Please echo the text of every record below word for word, leaving the pictures out of your answer.

****************

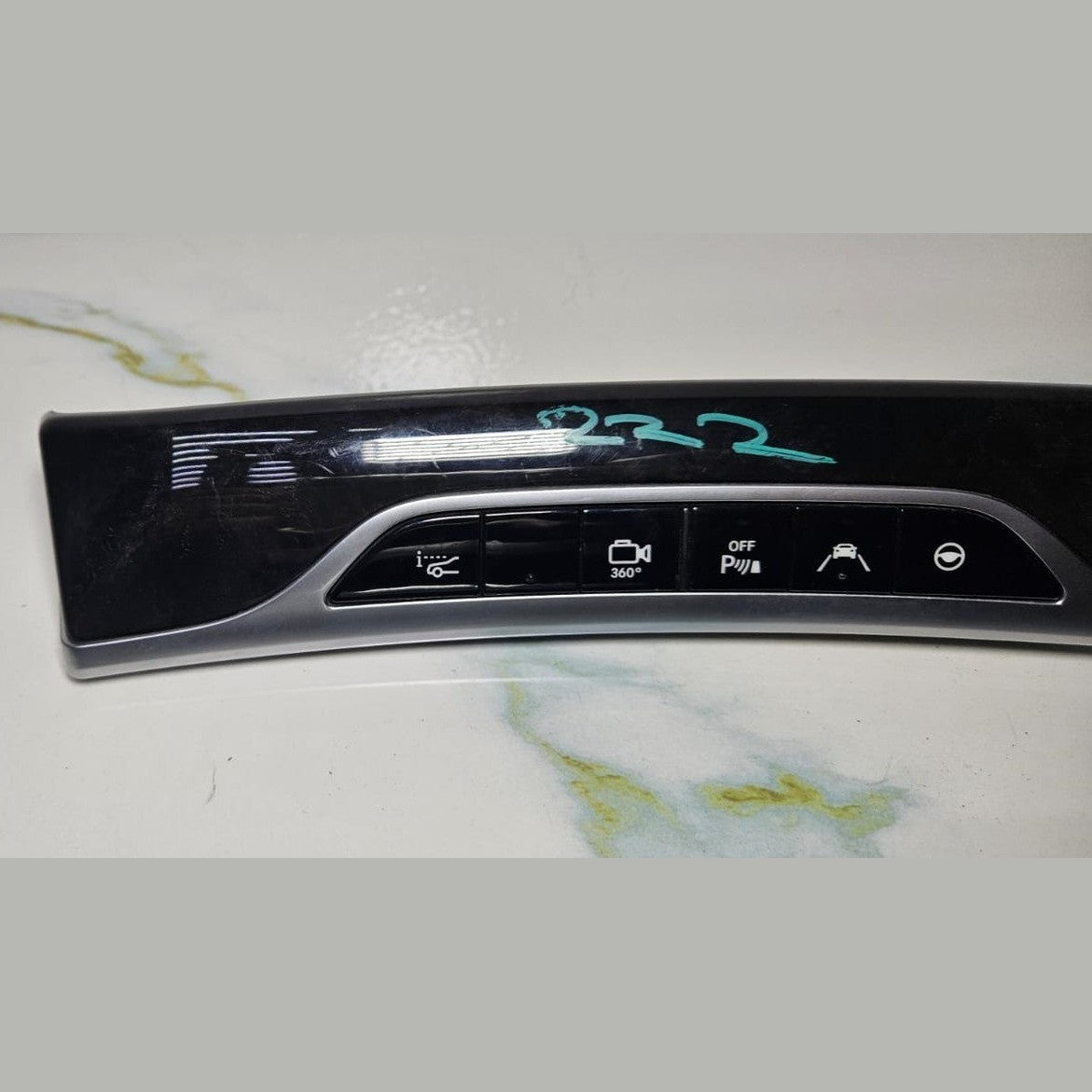 14-17 Mercedes W222 S550 Front Lane Park Assist Camera Control Panel A2229059105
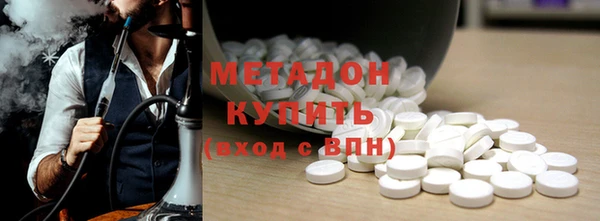 mdpv Бугульма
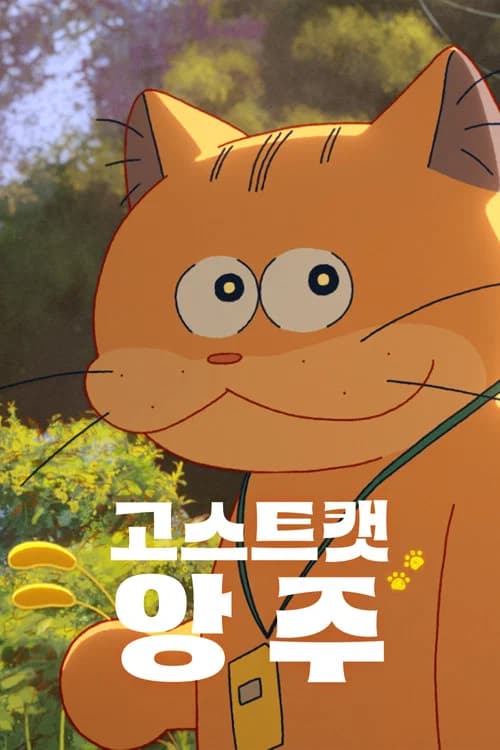 고스트캣 앙주
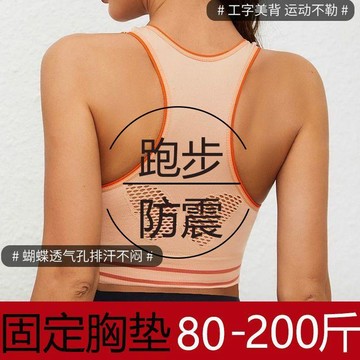 7481 人納入收藏夾🎭新款固定杯墊運動內衣女蝴蝶透氣美背心式上託防下垂女士大碼文胸PUMJ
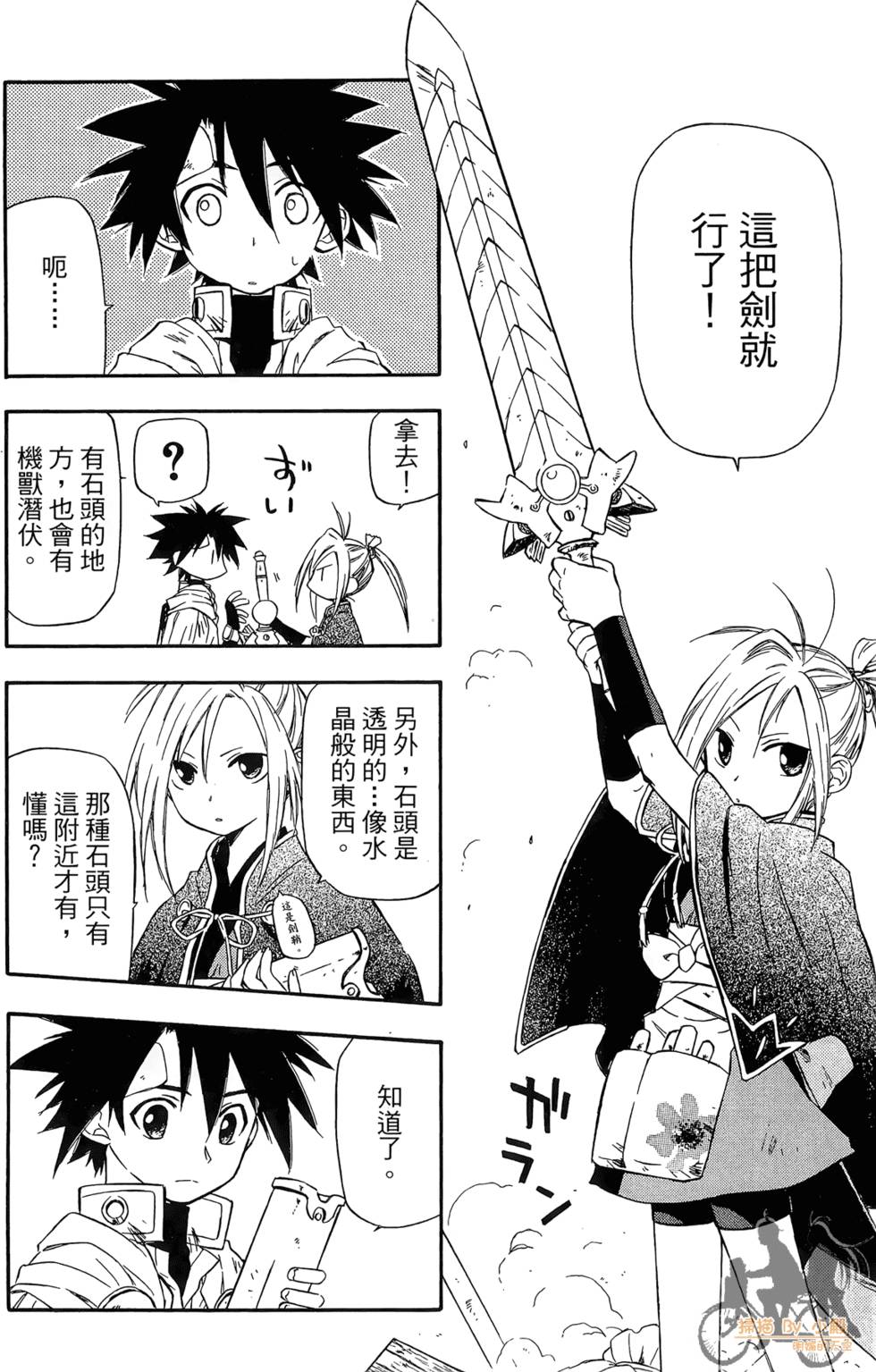 第151页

****************

> _FINAL ANSWER_
 14-17 Mercedes W222 S550 Front Lane Park Assist Camera Control Panel A2229059105
 mdpv Бугульма
 고스트캣 앙주
 7481 人納入收藏夾🎭新款固定杯墊運動內衣女蝴蝶透氣美背心式上託防下垂女士大碼文胸PUMJ
 第151页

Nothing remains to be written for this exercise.